This post is my view on what the score conveys. I will also try to interpret what is a “good” MAP score, and what is “bad”. While this depends on the application, it is still good to have an idea of what to expect.
So firstly, what is MAP, or AP. Suppose we are searching for images of a flower and we provide our image retrieval system a sample picture of a rose (query), we do get back a bunch of ranked images (from most likely to least likely). Usually not all of them are correct. So we compute the precision at every correctly returned image, and then take an average. If our returned result is
1, 0, 0, 1, 1, 1
where 1 is an image of a flower, while 0 not, then the precision at every correct point is: how many correct images have been encountered up to this point (including current) divided by the total images seen up to this point.
1/1, 0, 0, 2/4, 3/5, 4/6
The AP for above example is 0.6917 (see comments).
0.461, and although of the 6 images returned 4 are correct, the AP is less than half!
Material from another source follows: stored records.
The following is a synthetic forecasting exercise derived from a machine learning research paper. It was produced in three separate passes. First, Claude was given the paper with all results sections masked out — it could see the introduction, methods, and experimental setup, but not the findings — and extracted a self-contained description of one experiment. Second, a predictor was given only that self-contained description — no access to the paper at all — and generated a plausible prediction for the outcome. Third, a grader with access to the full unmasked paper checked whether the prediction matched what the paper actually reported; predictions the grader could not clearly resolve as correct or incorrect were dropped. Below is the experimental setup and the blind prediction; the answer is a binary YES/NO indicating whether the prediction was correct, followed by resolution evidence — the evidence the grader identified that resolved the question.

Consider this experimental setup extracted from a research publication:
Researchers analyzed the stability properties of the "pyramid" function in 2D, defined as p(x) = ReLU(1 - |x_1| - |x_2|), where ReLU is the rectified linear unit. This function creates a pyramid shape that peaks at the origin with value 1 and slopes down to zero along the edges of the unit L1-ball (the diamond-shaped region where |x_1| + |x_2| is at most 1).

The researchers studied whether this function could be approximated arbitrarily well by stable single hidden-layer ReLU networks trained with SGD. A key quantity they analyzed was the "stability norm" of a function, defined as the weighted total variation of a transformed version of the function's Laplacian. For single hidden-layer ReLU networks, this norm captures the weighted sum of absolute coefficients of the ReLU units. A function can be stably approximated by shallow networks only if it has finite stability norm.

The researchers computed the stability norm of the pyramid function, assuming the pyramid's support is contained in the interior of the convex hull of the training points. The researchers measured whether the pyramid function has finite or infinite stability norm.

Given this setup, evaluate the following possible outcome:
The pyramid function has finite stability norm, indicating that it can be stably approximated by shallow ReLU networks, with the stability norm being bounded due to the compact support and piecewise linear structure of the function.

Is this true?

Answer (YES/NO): NO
This is precisely what makes the score somewhat hard to understand.
A simple way to interpret is to produce a combination of zeros and ones which will give the required AP.
For example, an AP of 0.5 could have results like
0, 1, 0, 1, 0, 1, ...
where every second image is correct, while an AP of 0.333 has
0, 0, 1, 0, 0, 1, 0, 0, 1, ...
where every third image is correct.
Hopefully, it is clear by now that for an AP of 0.1, every 10th image will be correct, and that is definitely a bad retrieval system. On the other hand, for an AP above 0.5, we will encounter more correct images than wrong in the top results which is definitely a good sign.
MAP is just an extension, where the mean is taken across all AP scores for many queries, and again the above interpretation should hold true. Does your system have a MAP > 0.5? 🙂
Further, I would consider an improvement in MAP score from 0.2 (every 5th) to 0.4 (every 2nd/3rd) as much more significant than an improvement from 0.7 to 0.9 when the results are already pretty good.
While, the possibility to estimate a MAP score given the (multi-class) classification accuracy still remains a mystery to me, any other interpretations are more than welcome!
UPDATE 1: Another measure, the Mean Reciprocal Rank is equivalent to MAP when the number of correct elements in the returned list is just 1. In that case, we simply use the precision at that point, or the reciprocal index of the correct location and average across all queries. Thanks to zhangmeng1010 for the tip.